在非西方中等强国中,许多国家分布在中国周边或次周边,在中国周边外交中处于重要地位。它们或为中国超大邻国(如印度),或是中国重要经济贸易伙伴(如东盟诸国、中东国家),或与中国存在尚未解决之领土争端(如印度及涉南海国家)。事实上,这个战略大方向原本就在我周边外交大局之中,应深耕细作,下气力维护稳定向好局面。值得注意的是,自从特朗普政府2019年对价值约2000亿美元的中国进口商品征收25%的关税,世界市场形成了“新三角贸易”,即将中国生产的产品货物,经墨西哥、越南、印度等国组装包装后销往美国。中国对主要新兴市场国家的出口,已从2020年的900亿美元/月跃升至如今的1500亿美元/月。
国际媒体还注意到,在共建“一带一路”倡议推进的10年间,事实上出现了一条“伊斯坦布尔—雅加达轴线”的经济体互联互通线路。这里(不包括中国)大约有35 亿人口,分布着一批中等强国暨新兴经济体(如印尼、沙特、印度、土耳其等国)。大量新的道路、铁路、运河、电信和电力链接正在建设,新的双边自由贸易协议不断诞生。它们开始摆脱美元的资金束缚,相互间越来越多地使用本币交易,或者选择使用人民币支付。2023年,中国对新兴市场经济体的贷款中,人民币贷款占比持续提升。因此,面对逆经济全球化浪潮,美国对华推动“脱钩断链”“小院高墙”政策,中国加强对非西方中等强国的双/多边经贸、投资规模,不仅可以对冲、破解美西方对我制裁打压,还可以稳链—固链,拉紧我们与“全球南方”里中等强国的战略紧密度。
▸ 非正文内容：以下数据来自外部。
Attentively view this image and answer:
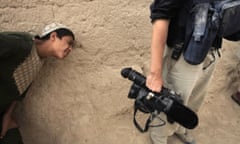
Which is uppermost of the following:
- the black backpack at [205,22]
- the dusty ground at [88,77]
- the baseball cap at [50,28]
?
the black backpack at [205,22]

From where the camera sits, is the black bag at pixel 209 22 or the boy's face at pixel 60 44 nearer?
the black bag at pixel 209 22

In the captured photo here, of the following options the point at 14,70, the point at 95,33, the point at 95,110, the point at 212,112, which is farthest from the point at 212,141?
the point at 14,70

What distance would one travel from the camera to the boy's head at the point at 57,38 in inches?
55.5

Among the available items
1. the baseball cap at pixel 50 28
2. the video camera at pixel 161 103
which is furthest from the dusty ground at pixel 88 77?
the video camera at pixel 161 103

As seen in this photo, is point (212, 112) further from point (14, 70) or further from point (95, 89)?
point (14, 70)

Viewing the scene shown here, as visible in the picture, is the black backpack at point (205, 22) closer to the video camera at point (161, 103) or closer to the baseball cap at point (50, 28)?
the video camera at point (161, 103)

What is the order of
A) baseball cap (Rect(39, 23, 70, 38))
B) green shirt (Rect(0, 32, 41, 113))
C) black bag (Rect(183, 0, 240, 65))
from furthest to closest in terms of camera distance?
baseball cap (Rect(39, 23, 70, 38)), green shirt (Rect(0, 32, 41, 113)), black bag (Rect(183, 0, 240, 65))

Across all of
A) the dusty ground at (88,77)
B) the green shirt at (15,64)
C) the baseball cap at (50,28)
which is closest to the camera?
the green shirt at (15,64)

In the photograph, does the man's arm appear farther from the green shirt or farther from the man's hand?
the green shirt

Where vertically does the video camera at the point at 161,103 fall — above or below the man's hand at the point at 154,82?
below

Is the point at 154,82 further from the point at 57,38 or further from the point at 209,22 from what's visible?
the point at 57,38

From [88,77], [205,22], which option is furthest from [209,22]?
[88,77]

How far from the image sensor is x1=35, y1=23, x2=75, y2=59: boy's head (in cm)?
141

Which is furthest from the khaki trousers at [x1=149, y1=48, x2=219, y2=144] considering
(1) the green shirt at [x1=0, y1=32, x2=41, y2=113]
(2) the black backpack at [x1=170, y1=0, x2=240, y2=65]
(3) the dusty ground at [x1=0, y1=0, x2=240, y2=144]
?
(1) the green shirt at [x1=0, y1=32, x2=41, y2=113]
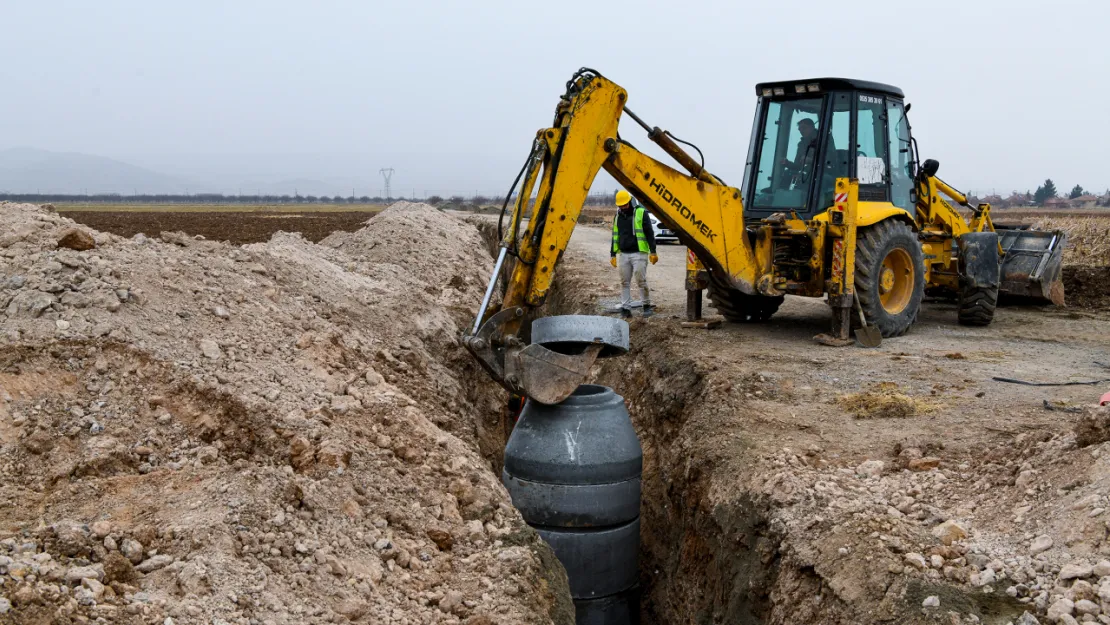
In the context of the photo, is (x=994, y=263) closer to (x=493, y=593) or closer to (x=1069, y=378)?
(x=1069, y=378)

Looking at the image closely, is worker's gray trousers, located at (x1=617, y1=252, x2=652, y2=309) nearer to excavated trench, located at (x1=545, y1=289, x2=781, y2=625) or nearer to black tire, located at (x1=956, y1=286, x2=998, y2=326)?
excavated trench, located at (x1=545, y1=289, x2=781, y2=625)

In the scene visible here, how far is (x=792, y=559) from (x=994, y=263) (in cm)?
708

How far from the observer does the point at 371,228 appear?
48.6 feet

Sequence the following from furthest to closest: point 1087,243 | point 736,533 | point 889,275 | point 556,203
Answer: point 1087,243 → point 889,275 → point 556,203 → point 736,533

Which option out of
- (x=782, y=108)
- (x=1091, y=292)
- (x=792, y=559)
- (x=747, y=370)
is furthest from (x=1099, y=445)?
(x=1091, y=292)

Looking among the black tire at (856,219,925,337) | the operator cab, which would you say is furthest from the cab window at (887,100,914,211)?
the black tire at (856,219,925,337)

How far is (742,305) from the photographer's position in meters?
10.8

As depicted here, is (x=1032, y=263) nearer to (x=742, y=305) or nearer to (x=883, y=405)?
(x=742, y=305)

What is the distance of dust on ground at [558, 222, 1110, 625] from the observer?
4270mm

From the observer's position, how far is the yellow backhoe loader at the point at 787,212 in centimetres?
704

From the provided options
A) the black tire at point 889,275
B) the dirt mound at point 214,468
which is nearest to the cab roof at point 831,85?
the black tire at point 889,275

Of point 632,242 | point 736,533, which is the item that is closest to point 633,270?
point 632,242

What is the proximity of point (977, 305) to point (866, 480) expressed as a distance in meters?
6.20

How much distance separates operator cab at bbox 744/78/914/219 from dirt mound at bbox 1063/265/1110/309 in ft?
15.5
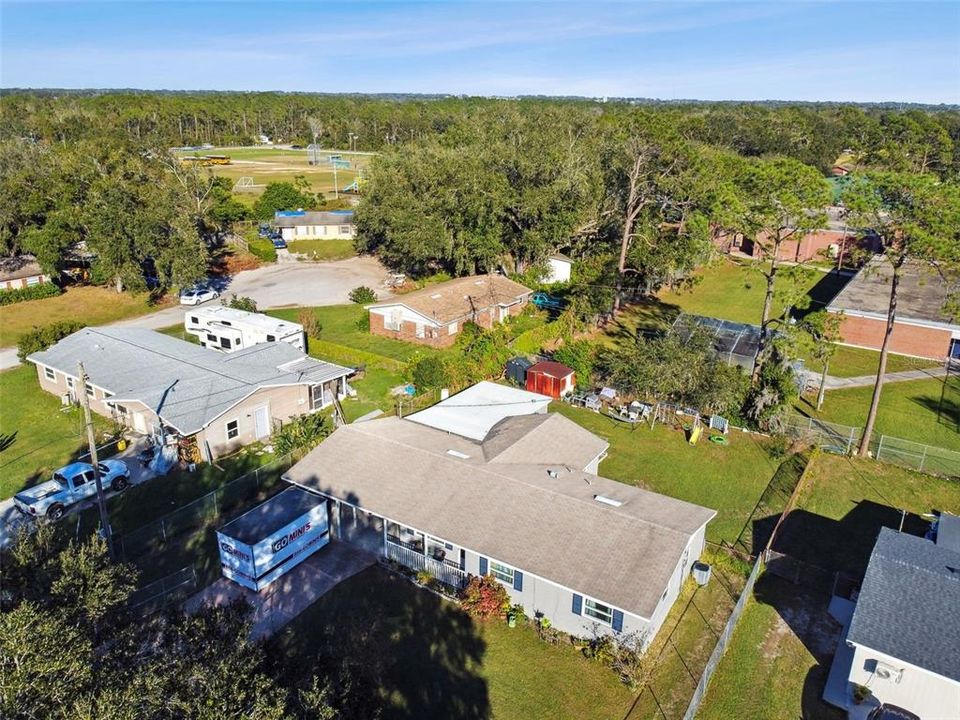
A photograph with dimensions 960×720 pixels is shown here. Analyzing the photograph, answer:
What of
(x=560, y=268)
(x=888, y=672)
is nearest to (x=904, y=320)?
(x=560, y=268)

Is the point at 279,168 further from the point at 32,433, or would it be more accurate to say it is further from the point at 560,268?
the point at 32,433

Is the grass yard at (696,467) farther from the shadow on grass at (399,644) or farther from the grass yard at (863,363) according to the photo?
the grass yard at (863,363)

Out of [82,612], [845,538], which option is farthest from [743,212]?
[82,612]

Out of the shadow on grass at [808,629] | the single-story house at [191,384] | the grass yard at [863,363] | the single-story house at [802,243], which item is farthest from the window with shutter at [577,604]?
the single-story house at [802,243]

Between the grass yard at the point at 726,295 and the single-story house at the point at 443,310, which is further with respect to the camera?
the grass yard at the point at 726,295

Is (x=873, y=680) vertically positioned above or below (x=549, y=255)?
below

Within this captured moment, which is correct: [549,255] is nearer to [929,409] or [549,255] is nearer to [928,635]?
[929,409]
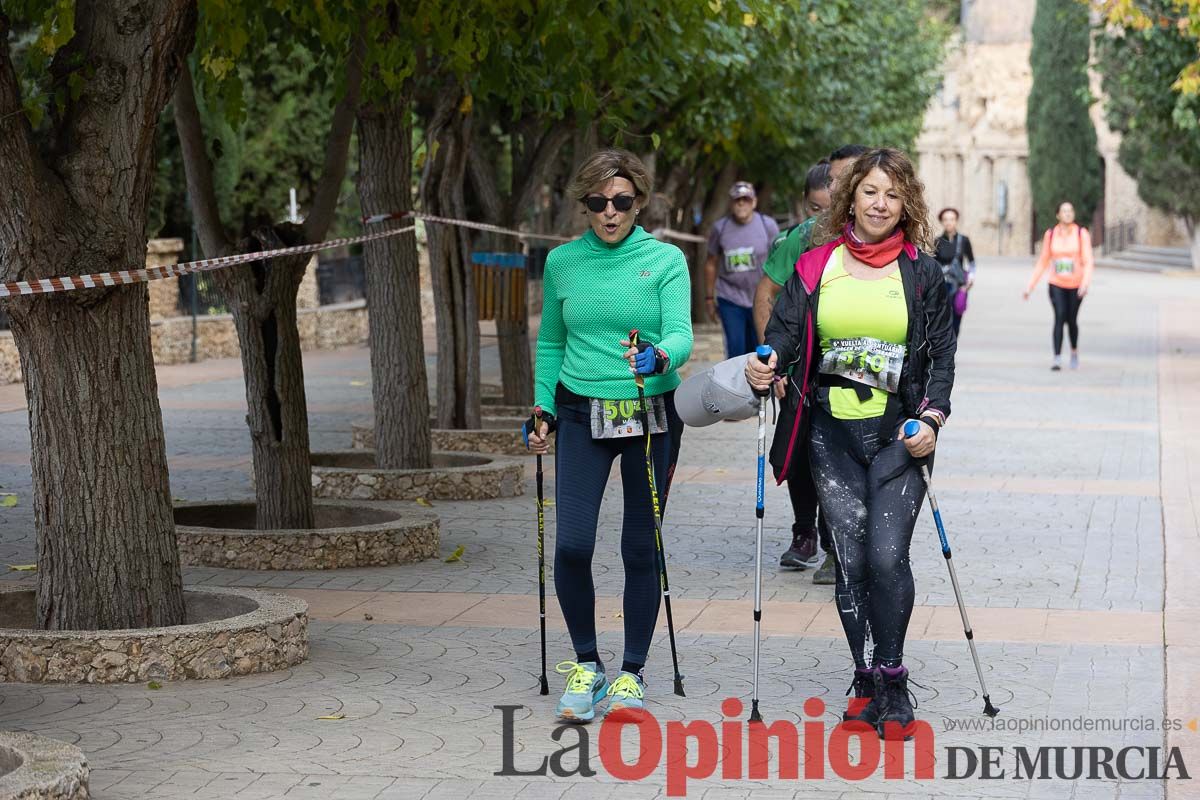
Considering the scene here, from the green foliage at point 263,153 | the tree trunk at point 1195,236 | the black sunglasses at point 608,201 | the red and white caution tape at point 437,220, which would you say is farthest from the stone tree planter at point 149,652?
the tree trunk at point 1195,236

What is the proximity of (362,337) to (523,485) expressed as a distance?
55.0 feet

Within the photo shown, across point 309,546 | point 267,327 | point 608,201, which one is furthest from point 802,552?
point 608,201

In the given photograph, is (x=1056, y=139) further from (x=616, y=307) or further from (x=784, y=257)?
(x=616, y=307)

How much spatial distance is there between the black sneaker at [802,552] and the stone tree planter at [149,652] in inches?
119

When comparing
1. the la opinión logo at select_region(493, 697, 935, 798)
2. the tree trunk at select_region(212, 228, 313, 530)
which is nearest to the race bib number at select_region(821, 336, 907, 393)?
the la opinión logo at select_region(493, 697, 935, 798)

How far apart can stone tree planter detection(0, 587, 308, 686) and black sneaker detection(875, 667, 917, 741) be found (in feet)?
7.29

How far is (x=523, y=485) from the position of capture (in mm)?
12109

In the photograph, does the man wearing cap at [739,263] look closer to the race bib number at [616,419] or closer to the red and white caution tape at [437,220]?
the red and white caution tape at [437,220]

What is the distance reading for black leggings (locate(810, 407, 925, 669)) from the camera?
6051mm

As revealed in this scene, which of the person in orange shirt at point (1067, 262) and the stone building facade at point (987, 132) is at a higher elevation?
the stone building facade at point (987, 132)

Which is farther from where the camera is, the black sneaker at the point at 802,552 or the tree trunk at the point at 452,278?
the tree trunk at the point at 452,278

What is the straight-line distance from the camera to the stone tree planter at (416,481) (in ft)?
37.5

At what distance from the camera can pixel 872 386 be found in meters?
6.09

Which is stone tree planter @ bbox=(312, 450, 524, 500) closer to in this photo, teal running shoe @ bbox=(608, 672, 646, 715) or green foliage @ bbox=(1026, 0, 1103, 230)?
teal running shoe @ bbox=(608, 672, 646, 715)
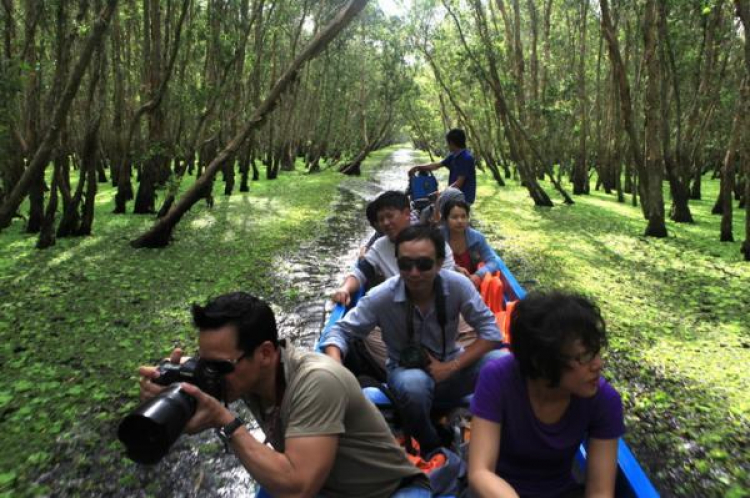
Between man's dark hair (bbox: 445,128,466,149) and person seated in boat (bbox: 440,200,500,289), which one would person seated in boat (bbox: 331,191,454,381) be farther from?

笔者认为,唯有将发展置于“全球南方”议程中心位置,才能避免“全球南方”概念被西方国家政治化和工具化,偏离“全球南方”集聚的初心。抓住“全球南方”发展的“痛点”,切实打通合作“堵点”,增强成果落地的普惠性。当前,这些非西方中等强国高度关注全球经济数字化、绿色化发展趋势,希望能搭上人工智能产业发展这趟车。中国与这些国家加强在此领域全方位合作正当其时。可倡导“全球南方”国家以绿色和数字—智能为引领,大力发展可再生能源、智能制造、数字经济,合作推进“全球南方”国家绿色发展。同时,在全球发展倡议引领下,加强气变议题南南合作,还可以深挖中国与“全球南方”国家的合作潜力,在气候治理中不断释放全球性领导力,实现与“全球南方”国家尤其是上述非西方中等强国的双/多边关系提质增效。(作者是中国人民大学全球治理与发展研究院高级研究员)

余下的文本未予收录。